TASK TO COMPLETE
The number of lines in the entries below holding the word "based" is all that is needed here.

(Dataset entries)
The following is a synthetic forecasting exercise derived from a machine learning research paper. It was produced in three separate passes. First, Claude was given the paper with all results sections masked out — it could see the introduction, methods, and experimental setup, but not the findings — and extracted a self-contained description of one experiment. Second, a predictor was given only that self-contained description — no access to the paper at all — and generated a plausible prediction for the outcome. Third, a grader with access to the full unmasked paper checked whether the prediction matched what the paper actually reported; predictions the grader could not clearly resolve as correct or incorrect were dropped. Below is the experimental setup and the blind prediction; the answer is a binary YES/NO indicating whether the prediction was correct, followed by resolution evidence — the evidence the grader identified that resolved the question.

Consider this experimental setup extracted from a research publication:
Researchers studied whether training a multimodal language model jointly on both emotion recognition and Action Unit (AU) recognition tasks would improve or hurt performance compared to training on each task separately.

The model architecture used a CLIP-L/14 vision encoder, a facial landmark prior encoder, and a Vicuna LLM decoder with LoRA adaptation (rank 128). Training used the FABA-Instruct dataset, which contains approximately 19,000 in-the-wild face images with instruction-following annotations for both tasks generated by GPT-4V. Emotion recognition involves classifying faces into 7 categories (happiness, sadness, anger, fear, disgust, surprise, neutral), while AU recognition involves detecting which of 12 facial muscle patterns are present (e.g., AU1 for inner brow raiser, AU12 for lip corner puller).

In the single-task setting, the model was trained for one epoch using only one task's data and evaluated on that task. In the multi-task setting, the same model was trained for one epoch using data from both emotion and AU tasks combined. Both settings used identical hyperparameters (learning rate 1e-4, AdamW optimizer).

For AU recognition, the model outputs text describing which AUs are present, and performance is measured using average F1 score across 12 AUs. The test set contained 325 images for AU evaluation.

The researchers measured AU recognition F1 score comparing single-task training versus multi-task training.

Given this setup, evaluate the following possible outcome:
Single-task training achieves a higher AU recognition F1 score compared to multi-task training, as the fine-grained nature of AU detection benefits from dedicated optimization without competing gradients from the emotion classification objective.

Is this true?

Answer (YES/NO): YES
---
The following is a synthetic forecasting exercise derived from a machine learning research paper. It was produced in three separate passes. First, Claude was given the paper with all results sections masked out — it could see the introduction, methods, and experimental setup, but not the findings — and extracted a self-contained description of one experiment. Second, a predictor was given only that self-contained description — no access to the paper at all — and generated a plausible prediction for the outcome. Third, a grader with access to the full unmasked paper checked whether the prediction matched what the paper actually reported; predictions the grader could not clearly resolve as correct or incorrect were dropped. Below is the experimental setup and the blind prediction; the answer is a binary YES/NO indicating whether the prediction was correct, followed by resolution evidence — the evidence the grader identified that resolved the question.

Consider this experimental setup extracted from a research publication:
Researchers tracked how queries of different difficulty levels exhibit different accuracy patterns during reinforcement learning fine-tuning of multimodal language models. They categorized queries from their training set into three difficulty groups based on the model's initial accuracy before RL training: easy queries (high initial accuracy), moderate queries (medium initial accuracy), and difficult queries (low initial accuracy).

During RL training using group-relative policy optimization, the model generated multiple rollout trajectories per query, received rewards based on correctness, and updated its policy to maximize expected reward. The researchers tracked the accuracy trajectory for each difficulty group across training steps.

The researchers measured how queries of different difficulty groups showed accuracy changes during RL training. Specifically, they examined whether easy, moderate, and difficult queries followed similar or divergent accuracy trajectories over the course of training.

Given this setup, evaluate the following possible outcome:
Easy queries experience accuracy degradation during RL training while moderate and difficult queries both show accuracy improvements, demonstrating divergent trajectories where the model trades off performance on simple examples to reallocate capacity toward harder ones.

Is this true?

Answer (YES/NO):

RESPONSE TO THE EXERCISE
2